[Fakta atau Hoaks] Benarkah Prabowo-Sandiaga telah menang di Mahkamah Konstitusi?

Selasa, 28 Mei 2019 13:31 WIB
 
[Fakta atau Hoaks] Benarkah Prabowo-Sandiaga telah menang di Mahkamah Konstitusi?

Akun Facebook Nanda Jepang membagikan narasi yang mengklaim pasangan presiden nomor urut 02, Prabowo Subianto-Sandiaga Uno, telah dinyatakan menang oleh Mahkamah Konstitusi. Itu berdasarkan 51 bukti kecurangan pilpres yang dilaporkan ke MK.

Sebuah akun Facebook membagikan narasi bahwa pasangan Prabowo-Sandi telah menang di MK.

“51 bukti kecurangan pilpres telah dilaporkan dan diterima oleh mahkamah konstitusi (MK). Hasil dari mahkamah konstitusi (MK) Prabowo-Sandi, dinyatakan menang. Dan kita tunggu hasil sidang tanggal 28 Juni untuk hasil 100%nya. Insyallah kemenangan di tangan kita. Allahu akbar!” tulis akun Nanda pada 25 Mei 2019. 

Akun tersebut membagikan foto yang menampakkan Ketua tim kuasa hukum Prabowo-Sandi, Bambang Widjojanto saat menyerahkan dokumen ke MK.

Unggahan itu telah dibagikan 15 ribu kali di Facebook dan mendapat komentar 2,4 ribu kali.

Benarkah MK telah menyatakan Prabowo-Sandi menang?

 

PEMERIKSAAN FAKTA

Foto yang diunggah akun Nanda Jepang diambil dari situs berita liputan6.com edisi 26 Mei 2019. Liputan6 menuliskan keterangan bahwa itu adalah foto saat tim hukum Prabowo-Sandi yang diketuai Bambang Widjojanto (tengah) mendaftarkan gugatan sengketa hasil Pilpres 2019 di Mahkamah Konstitusi, Jakarta, Jumat, (24/5/2019).

Tim Hukum Prabowo-Sandiaga menilai ada kecurangan yang terstruktur, sistematis, dan masif.

Gugatan Prabowo-Sandi diajukan setelah Komisi Pemilihan Umum mengumumkan pasangan calon nomor urut 01, Joko Widodo - Ma'ruf Amin, sebagai pemenang Pilpres 2019 dengan persentase 55,50 persen pada Selasa dini hari, 21 Mei 2019. Pengumuman itu diikuti demonstrasi pendukung Prabowo yang memicu kerusuhan dengan delapan orang tewas was.

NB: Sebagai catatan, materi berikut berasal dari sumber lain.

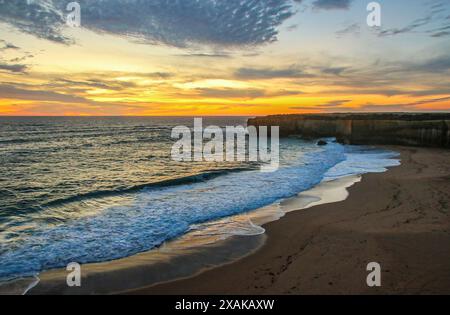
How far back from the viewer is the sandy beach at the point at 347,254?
5730 mm

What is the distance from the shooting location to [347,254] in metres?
7.11

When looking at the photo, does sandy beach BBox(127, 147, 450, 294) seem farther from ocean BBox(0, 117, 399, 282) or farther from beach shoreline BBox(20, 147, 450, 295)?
ocean BBox(0, 117, 399, 282)

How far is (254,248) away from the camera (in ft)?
26.2

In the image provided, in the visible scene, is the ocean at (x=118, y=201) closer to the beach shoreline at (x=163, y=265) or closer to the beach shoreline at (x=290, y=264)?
the beach shoreline at (x=163, y=265)

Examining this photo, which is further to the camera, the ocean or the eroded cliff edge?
the eroded cliff edge

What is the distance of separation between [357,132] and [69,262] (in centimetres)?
3769

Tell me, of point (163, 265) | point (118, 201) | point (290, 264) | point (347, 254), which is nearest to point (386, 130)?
point (118, 201)

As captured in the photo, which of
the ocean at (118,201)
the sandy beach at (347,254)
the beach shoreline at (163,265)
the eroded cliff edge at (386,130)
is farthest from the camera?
the eroded cliff edge at (386,130)

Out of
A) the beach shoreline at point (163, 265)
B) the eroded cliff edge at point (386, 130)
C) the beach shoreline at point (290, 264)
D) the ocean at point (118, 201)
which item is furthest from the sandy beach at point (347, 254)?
the eroded cliff edge at point (386, 130)

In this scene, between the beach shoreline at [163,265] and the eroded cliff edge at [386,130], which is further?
the eroded cliff edge at [386,130]

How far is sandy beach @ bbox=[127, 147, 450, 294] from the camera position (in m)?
5.73

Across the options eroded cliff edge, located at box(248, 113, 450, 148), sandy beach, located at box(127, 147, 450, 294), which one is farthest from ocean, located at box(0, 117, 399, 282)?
eroded cliff edge, located at box(248, 113, 450, 148)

Kerusuhan dapat dipadamkan pada Kamis lalu, 23 Mei 2019. 

Bambang Widjojanto, Ketua Tim Hukum Prabowo - Sandi telah menyerahkan 51 alat bukti ke MK.

Panitera MK, Muhidin, mengatakan menerima secara resmi alat bukti itu dan menjelaskan tanggal verifikasi dan penanganan perkara dengan putusan pada 28 Juni 2019.

Muhidin menjelaskan bahwa MK akan melakukan verifikasi dari dokumen tersebut kemudian dicatat dalam buku registrasi perkara konsitusi pada tanggal 11 Juni. Setelah itu, pada 14 Juni 2019 berkas akan diperiksa pendahuluan dalam sidang perdana Hakim MK. Dalam sidang itu sekaligus dilakukan penyerahan perbaikan jawaban dan keterangan.

Berikut adalah gambar tangkapan layar artikel asli yang menggunakan foto tersebut di situs liputan6:

Perbandingan gambar tangkapan layar dari berita di situs Liputan6 (kiri) dengan gambar yang dipakai sebagai unggahan Facebook tersebut (kanan).

Selanjutnya, pada periode 17 Juni hingga 24 Juni 2019 akan dilakukan pemeriksaan persidangan gugatan Prabowo-Sandi. Setelah proses pemeriksaan selesai, pada 25 Juni-27 Juni 2019, MK menggelar Rapat Permusyawaratan Hakim. Berdasarkan ketentuan, penanganan sengketa pilpres di MK dibatasi selama 14 hari. 

 

KESIMPULAN

Dari keterangan MK di atas, tidak ada pernyataan bahwa Prabowo-Sandiaga telah menang di MK. Sebab putusan MK sendiri baru diumumkan pada 28 Juni 2019. Sehingga kesimpulan yang diambil oleh akun Nanda Jepang adalah sesat.